Die Rückkehr erfolgt nach einer schwierigen Phase, in der er in der WM wichtige Punkte liegen ließ. In den vergangenen vier MotoGP-Rennen wurden seine Ergebnisse immer wieder durch Zwischenfälle unterbrochen: ein Sturz in Ungarn (3.), ein Sturz gefolgt von einer Disqualifikation in der Tschechischen Republik, ein weiterer Sturz in den Niederlanden (4.) sowie in Deutschland ein Nichtstart nach Sturz und Verletzung. Dadurch war der Fahrer, der zu Saisonbeginn noch als WM-Spitzenreiter begrüßt worden war, auf den vierten Platz zurückgefallen, während die lange zweite Saisonhälfte beginnt. Mit noch 22 ausstehenden Rennen ist er im Rennen um die Spitze aber weiterhin in Reichweite, denn die führenden fünf Fahrer liegen nur 24 Punkte auseinander.
Zu seiner Rückkehr sagte Bezzecchi, er sei „sehr froh, wieder da zu sein“, und ergänzte, die Begrüßung sei „großartig“ gewesen. Er erklärte, dass die Sommerpause nicht so verlaufen sei, wie er es sich gewünscht habe, und konzentrierte sich auf Training und Regeneration. Außerdem verwies er auf die körperliche Arbeit, die auch über die Schulter hinaus nötig sei: Das verletzte linke Knie verlangte ebenfalls Aufmerksamkeit. „Ich bin sicher nicht bei 100 Prozent, aber ich bin hier“, sagte er.
Auch der Sachsenring-Return hat für Bezzecchi eine besondere Bedeutung – wegen der Aprilia-Historie auf der Strecke. Er kommt zurück auf einen Kurs, auf dem Aprilia vor fast 15 Monaten den ersten MotoGP-Sieg eingefahren hatte.

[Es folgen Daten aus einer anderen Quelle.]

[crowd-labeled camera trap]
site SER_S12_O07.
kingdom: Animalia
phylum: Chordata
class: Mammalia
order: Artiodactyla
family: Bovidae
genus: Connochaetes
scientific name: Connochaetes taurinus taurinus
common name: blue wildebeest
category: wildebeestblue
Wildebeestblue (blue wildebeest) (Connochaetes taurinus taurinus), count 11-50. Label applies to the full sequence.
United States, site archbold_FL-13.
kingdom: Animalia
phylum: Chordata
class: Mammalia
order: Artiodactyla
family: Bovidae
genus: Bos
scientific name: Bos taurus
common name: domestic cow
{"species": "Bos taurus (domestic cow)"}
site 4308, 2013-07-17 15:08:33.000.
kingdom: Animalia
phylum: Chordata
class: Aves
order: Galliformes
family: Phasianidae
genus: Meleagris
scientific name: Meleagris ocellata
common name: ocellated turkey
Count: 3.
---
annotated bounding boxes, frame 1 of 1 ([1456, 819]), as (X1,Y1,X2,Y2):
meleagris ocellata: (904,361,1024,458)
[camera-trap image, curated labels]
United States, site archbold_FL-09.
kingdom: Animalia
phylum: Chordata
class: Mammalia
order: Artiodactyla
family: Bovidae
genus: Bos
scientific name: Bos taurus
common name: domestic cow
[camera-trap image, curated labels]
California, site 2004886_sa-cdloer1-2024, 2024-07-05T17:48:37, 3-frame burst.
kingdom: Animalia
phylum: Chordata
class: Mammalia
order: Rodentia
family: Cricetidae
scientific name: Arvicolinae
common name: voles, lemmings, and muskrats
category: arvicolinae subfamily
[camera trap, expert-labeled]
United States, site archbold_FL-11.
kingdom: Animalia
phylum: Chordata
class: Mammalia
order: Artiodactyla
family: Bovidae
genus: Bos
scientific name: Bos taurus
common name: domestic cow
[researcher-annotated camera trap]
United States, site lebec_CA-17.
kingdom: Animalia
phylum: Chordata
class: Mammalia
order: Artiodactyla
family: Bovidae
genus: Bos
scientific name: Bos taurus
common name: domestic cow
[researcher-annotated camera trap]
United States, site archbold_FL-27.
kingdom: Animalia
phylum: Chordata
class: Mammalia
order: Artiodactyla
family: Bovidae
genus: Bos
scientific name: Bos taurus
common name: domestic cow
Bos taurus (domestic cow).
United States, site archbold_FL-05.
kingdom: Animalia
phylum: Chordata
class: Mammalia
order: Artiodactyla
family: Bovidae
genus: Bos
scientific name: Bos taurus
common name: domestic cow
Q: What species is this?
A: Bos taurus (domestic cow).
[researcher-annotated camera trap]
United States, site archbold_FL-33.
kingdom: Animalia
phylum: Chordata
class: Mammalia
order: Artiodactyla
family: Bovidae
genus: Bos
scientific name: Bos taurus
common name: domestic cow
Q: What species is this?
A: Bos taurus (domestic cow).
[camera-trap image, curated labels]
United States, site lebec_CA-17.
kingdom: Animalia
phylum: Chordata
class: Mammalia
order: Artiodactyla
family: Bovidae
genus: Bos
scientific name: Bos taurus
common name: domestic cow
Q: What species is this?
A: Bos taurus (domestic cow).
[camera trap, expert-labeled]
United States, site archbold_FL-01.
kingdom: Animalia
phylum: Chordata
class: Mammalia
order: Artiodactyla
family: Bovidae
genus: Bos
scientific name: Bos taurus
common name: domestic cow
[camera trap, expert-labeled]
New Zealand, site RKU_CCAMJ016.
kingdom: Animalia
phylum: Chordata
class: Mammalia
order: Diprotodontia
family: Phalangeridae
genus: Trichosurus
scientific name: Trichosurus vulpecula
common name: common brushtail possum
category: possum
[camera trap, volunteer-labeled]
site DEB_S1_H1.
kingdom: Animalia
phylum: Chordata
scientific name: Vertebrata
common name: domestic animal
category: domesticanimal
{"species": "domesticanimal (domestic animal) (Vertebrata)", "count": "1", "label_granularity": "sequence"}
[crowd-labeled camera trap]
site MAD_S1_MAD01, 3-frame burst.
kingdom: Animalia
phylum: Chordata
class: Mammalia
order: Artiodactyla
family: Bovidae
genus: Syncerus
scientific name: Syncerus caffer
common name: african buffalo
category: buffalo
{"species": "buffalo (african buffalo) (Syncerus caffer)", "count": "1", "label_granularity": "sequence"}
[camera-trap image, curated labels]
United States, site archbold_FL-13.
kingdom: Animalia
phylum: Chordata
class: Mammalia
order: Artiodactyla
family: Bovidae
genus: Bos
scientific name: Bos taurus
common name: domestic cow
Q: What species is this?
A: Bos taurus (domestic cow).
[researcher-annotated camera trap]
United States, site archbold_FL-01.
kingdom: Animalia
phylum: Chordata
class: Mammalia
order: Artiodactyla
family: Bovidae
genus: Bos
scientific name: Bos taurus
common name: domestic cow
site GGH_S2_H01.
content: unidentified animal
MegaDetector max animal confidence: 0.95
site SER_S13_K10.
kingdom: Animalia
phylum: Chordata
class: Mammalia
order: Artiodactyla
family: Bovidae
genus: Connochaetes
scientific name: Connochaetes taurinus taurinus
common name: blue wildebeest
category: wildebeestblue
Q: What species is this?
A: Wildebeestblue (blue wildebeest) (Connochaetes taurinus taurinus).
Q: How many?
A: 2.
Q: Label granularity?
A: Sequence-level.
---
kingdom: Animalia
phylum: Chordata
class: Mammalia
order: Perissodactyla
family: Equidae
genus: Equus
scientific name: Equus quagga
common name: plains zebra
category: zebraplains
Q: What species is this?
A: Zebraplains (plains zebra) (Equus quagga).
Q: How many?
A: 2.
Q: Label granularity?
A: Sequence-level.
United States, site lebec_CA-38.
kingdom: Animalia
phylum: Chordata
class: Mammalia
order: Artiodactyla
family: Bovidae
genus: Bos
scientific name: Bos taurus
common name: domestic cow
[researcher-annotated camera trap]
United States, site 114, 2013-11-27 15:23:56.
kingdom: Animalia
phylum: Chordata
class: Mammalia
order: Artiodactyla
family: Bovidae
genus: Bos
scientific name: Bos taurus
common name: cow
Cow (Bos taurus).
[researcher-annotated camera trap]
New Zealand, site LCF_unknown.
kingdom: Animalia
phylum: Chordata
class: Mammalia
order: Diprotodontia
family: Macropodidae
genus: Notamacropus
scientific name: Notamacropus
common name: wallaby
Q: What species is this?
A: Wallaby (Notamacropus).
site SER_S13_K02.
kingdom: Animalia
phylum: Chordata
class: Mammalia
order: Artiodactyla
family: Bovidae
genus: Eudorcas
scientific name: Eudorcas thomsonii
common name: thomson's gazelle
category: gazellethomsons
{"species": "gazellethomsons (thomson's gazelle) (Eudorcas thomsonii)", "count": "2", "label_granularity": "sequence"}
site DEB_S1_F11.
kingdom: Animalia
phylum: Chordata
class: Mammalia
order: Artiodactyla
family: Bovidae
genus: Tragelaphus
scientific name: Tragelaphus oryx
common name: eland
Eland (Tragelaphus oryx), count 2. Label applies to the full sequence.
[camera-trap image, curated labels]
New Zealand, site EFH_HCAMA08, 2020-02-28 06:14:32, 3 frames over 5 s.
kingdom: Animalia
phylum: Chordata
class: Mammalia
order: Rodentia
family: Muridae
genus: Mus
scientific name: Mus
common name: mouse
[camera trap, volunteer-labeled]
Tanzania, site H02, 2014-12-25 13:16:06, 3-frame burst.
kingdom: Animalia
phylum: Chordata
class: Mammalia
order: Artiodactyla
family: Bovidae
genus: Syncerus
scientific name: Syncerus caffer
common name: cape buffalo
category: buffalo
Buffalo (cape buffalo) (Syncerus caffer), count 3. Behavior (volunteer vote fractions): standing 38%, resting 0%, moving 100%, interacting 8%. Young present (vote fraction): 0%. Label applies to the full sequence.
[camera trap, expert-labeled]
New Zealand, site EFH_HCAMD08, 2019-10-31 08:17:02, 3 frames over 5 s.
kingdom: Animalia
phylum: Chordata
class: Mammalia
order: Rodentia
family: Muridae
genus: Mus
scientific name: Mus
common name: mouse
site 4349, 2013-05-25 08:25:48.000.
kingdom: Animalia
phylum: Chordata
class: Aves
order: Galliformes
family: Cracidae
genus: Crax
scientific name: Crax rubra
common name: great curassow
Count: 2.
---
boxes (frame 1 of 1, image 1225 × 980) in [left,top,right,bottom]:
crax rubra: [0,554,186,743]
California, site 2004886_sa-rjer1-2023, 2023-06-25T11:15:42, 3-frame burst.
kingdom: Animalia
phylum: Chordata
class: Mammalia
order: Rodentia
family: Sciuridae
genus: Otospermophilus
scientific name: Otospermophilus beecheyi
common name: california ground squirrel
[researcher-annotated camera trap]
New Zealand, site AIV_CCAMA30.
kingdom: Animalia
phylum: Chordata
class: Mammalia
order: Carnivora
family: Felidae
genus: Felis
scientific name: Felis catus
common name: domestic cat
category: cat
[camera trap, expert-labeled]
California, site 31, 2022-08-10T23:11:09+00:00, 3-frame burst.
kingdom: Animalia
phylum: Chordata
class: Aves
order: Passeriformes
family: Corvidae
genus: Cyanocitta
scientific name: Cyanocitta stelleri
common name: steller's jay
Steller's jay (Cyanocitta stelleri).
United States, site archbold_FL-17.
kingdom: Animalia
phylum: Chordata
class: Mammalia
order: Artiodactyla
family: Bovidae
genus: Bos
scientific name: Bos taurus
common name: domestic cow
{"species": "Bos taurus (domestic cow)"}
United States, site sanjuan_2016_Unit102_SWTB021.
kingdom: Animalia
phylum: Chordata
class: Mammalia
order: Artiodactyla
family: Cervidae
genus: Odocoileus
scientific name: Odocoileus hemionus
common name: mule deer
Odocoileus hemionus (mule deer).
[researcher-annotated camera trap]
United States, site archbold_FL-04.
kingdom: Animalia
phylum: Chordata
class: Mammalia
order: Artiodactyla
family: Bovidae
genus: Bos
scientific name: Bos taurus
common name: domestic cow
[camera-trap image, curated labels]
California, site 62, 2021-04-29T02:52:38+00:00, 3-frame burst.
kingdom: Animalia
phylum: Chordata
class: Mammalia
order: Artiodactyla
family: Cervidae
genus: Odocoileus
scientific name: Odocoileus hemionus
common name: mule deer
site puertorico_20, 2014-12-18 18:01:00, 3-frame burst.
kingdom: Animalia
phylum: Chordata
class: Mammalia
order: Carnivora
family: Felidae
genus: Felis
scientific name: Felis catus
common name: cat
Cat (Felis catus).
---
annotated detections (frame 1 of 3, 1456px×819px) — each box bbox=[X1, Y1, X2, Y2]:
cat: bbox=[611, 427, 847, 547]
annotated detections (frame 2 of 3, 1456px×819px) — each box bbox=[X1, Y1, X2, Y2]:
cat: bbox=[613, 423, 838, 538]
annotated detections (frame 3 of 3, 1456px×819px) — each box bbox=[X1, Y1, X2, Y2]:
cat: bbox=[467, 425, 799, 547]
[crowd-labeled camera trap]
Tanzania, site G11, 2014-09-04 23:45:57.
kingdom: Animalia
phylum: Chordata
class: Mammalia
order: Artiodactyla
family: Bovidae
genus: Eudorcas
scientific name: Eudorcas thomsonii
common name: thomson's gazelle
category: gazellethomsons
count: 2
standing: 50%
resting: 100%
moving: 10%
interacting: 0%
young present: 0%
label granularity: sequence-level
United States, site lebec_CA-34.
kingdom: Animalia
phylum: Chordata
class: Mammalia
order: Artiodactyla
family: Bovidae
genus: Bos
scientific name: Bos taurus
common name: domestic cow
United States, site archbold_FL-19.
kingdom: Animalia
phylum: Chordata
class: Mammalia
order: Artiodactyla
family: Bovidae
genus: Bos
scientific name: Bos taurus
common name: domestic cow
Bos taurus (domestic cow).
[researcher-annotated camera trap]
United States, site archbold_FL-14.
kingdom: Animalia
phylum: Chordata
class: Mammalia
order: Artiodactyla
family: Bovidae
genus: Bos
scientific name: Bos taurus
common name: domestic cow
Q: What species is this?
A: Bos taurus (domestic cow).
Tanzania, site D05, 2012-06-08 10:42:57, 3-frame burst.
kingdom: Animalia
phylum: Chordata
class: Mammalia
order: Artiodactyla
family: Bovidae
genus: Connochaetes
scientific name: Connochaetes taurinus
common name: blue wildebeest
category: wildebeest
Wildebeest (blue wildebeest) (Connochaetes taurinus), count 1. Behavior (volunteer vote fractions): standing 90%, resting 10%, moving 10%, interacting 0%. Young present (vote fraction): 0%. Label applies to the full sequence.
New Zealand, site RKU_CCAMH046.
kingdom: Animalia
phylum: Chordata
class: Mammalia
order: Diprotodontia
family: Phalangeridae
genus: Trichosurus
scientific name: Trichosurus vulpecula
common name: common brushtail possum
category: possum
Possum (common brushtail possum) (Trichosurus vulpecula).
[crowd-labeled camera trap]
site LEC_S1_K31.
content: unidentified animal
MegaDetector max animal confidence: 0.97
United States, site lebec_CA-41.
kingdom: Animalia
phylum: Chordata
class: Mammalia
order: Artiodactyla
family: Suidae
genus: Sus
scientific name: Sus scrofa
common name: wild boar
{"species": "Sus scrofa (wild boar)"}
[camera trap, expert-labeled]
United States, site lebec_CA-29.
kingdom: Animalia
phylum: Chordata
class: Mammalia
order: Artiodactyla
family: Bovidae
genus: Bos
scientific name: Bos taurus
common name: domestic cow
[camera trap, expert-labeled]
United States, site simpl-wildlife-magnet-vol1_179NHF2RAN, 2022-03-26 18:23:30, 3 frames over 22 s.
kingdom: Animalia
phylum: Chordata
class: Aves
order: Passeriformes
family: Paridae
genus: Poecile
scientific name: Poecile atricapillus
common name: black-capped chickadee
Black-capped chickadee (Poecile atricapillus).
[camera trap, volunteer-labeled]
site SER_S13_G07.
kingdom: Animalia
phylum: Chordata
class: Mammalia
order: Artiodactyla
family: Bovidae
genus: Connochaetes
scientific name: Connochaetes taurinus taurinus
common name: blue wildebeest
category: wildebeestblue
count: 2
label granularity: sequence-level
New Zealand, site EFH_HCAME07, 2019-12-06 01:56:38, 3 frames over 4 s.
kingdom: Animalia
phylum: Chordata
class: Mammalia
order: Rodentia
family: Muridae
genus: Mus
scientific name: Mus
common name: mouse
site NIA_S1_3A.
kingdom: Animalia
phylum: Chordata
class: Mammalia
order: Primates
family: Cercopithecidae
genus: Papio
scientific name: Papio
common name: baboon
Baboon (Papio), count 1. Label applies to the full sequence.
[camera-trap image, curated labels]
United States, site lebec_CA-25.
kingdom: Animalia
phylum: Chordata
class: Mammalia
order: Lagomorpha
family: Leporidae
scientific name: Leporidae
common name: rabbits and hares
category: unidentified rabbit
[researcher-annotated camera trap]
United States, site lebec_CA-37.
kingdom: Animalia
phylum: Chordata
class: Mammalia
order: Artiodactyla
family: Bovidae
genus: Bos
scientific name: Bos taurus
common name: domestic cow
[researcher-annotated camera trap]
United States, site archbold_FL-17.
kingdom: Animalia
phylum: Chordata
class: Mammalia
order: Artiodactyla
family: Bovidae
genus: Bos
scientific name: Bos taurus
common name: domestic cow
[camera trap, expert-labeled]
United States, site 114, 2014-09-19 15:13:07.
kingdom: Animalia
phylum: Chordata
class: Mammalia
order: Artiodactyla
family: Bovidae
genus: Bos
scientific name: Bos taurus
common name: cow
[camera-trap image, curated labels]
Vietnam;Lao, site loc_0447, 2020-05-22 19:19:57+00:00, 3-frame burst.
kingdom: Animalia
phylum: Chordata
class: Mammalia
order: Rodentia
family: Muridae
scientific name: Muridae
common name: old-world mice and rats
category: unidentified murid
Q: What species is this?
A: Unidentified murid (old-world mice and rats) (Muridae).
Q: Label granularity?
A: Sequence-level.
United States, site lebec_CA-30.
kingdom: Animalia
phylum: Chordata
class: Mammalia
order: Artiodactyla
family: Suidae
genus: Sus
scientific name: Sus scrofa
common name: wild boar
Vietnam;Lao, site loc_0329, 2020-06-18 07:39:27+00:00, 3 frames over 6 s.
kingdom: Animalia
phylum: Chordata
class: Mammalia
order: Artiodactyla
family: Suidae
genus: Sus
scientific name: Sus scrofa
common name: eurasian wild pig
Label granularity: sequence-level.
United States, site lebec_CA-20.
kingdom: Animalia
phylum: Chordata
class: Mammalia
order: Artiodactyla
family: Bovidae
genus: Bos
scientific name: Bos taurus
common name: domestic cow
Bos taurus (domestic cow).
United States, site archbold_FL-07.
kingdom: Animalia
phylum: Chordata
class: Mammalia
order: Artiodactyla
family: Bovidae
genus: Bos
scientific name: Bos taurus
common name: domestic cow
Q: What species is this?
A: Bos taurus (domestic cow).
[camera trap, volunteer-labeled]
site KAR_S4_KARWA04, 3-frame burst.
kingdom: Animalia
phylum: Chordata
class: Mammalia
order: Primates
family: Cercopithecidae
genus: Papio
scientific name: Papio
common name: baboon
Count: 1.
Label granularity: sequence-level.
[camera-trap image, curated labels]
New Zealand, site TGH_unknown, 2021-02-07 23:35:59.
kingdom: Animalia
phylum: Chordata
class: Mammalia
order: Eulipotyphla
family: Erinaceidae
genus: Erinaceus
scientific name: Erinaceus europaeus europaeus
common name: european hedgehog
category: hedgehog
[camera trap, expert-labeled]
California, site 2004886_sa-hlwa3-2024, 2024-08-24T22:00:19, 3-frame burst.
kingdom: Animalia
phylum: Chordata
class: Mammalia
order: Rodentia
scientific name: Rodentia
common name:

Er beschrieb seine Beziehung zur Strecke als „eine sehr besondere“, räumte aber zugleich ein, dass das, was letztes Jahr dort passiert ist, es schwerer macht, einfach nur an Leistung zu denken. Sein Ansatz für den Moment: erst einmal herausfinden, wie es sich auf dem Motorrad anfühlt. „Ich muss zuerst verstehen, wie ich mich auf dem Motorrad fühle. Wenn ich mich gut fühle, dann versuche ich es wieder.“
Bezzecchi ordnete den jüngsten Rückschlag in der Saison auch als etwas ein, aus dem er lernen kann. Zwar sei der Start stark gewesen, die letzte Phase jedoch nicht positiv. Seiner Ansicht nach ist der Schlüssel, das richtige Team um sich zu haben – und er glaubt, dieses zu haben. „Unsere Beziehung ist intensiv und hilft mir“, sagte er und fügte hinzu, dass das Ziel sei, weiter zusammenzuarbeiten „bis zum Ende des Jahres“.
Mit Blick auf das WM-Bild vor den beiden britischen Rennen erwartet Bezzecchi weiterhin einen Kampf an der Spitze, an dem mehrere Fahrer beteiligt sind. Er sagte, er glaube, dass der Kampf um die Top-Positionen noch eine Weile ein „Gruppenwettbewerb“ bleiben werde, und dass er selbst Teil davon sein werde.
Vor dem England-Doppelpack führt Jorge Martin die Tabelle an. Ai Ogura liegt 14 Punkte dahinter, Marc Marquez wiederum vier Punkte hinter Ogura, und Bezzecchi ist erneut vier Punkte hinter Marquez. Fabio Di Giannantonio steht auf Platz fünf, nur zwei Punkte vor Bezzecchi – damit bleibt der Kampf an der Spitze eng wie selten.